§ Written task:
Copy the lines of the entries below word for word, starting with the line that contains "Is the concrete" and going on through the end of the entries. Leave the pictures out of your copy.

[Spatial reasoning dataset excerpts]
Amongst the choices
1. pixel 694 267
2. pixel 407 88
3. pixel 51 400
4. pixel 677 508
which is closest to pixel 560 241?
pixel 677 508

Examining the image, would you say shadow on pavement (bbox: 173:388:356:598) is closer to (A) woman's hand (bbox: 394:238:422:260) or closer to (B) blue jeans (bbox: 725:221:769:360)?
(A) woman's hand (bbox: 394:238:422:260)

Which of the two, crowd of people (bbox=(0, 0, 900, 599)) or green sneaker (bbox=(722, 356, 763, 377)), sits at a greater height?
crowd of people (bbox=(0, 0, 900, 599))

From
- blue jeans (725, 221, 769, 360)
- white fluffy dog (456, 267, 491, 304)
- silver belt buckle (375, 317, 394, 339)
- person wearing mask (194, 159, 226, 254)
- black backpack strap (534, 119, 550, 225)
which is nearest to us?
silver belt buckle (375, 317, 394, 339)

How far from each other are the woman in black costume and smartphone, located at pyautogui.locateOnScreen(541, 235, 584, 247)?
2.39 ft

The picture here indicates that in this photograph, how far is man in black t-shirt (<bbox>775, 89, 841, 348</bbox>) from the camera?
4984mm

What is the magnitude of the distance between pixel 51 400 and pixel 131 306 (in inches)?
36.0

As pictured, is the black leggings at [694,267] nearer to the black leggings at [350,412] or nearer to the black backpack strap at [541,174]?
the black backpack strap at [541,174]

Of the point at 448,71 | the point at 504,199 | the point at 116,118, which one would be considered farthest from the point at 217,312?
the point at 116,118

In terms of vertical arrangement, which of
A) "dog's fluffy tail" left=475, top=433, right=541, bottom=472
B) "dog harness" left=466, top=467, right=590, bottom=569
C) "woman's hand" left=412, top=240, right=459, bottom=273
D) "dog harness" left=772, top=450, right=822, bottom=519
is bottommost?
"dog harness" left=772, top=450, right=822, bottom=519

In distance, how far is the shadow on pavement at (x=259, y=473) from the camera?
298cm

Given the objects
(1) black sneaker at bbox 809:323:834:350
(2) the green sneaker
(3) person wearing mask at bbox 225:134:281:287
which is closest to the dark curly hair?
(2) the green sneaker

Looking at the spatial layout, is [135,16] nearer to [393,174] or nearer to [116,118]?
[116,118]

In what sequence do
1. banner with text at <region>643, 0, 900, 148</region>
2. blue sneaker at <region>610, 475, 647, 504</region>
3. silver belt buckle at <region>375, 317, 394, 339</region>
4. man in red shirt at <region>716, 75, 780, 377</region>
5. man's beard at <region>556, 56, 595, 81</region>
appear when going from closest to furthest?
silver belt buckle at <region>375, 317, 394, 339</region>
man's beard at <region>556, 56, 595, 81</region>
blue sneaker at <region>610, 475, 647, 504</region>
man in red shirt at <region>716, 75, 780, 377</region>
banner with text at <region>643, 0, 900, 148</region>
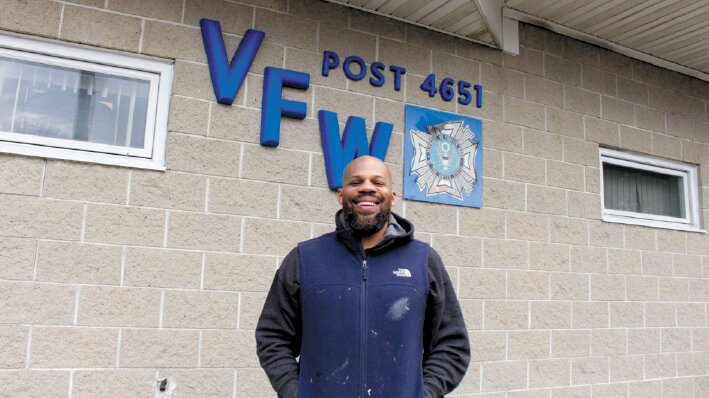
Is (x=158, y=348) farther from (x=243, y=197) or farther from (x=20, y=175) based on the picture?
(x=20, y=175)

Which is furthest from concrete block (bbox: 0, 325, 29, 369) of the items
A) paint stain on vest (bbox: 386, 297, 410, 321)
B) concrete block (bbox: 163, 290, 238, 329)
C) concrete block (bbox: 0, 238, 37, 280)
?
paint stain on vest (bbox: 386, 297, 410, 321)

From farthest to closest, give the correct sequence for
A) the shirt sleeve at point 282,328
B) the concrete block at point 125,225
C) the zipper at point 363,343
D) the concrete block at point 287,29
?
the concrete block at point 287,29 → the concrete block at point 125,225 → the shirt sleeve at point 282,328 → the zipper at point 363,343

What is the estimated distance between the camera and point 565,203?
416 centimetres

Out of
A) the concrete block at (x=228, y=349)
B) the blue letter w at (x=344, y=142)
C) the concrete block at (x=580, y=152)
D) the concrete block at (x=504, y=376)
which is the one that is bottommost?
the concrete block at (x=504, y=376)

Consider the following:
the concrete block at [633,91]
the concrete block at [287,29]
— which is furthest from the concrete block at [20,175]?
the concrete block at [633,91]

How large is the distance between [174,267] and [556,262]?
8.52 feet

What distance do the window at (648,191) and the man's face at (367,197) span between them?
295cm

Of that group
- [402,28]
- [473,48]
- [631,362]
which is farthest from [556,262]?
[402,28]

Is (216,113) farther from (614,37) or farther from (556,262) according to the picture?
(614,37)

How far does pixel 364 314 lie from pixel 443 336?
0.33 metres

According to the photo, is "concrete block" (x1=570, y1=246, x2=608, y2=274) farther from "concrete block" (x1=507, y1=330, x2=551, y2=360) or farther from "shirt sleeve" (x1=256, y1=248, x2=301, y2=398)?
"shirt sleeve" (x1=256, y1=248, x2=301, y2=398)

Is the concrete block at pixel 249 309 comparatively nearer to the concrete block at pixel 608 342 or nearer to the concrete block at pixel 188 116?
the concrete block at pixel 188 116

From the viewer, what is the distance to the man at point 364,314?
179 centimetres

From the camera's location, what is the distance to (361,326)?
1.80 meters
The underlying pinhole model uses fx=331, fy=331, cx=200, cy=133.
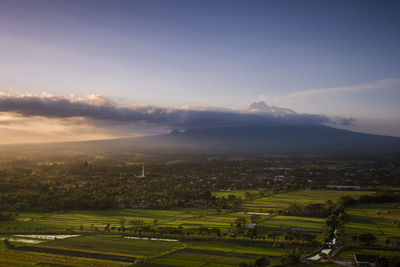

§ Output below:
Is the concrete block at pixel 249 309 comparatively nearer to the concrete block at pixel 608 342 or nearer to the concrete block at pixel 188 116?
the concrete block at pixel 188 116

From the viewer, what is the distance to the man at point 364,314?
179 centimetres

From the camera's location, what is the distance to (361,326)?
1.80 meters
The underlying pinhole model uses fx=331, fy=331, cx=200, cy=133.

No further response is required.